| Task item |
Output all records precisely as written.

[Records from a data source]
>>>>>

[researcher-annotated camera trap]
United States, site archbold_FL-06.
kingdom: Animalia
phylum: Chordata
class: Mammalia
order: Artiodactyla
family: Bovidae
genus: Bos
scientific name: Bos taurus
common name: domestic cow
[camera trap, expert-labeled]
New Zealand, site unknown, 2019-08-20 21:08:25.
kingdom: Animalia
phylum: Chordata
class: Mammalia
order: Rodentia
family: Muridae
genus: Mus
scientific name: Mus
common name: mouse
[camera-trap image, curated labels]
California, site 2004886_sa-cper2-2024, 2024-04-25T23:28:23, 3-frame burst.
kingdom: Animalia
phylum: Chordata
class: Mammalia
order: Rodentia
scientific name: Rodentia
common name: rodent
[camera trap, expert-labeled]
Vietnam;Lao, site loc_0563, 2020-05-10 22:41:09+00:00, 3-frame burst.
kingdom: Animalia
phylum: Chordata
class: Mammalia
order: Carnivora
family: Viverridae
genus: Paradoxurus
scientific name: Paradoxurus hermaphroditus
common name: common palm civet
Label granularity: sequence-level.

<<<<<

| Response to this exercise |
[researcher-annotated camera trap]
United States, site archbold_FL-06.
kingdom: Animalia
phylum: Chordata
class: Mammalia
order: Artiodactyla
family: Bovidae
genus: Bos
scientific name: Bos taurus
common name: domestic cow
[camera trap, expert-labeled]
New Zealand, site unknown, 2019-08-20 21:08:25.
kingdom: Animalia
phylum: Chordata
class: Mammalia
order: Rodentia
family: Muridae
genus: Mus
scientific name: Mus
common name: mouse
[camera-trap image, curated labels]
California, site 2004886_sa-cper2-2024, 2024-04-25T23:28:23, 3-frame burst.
kingdom: Animalia
phylum: Chordata
class: Mammalia
order: Rodentia
scientific name: Rodentia
common name: rodent
[camera trap, expert-labeled]
Vietnam;Lao, site loc_0563, 2020-05-10 22:41:09+00:00, 3-frame burst.
kingdom: Animalia
phylum: Chordata
class: Mammalia
order: Carnivora
family: Viverridae
genus: Paradoxurus
scientific name: Paradoxurus hermaphroditus
common name: common palm civet
Label granularity: sequence-level.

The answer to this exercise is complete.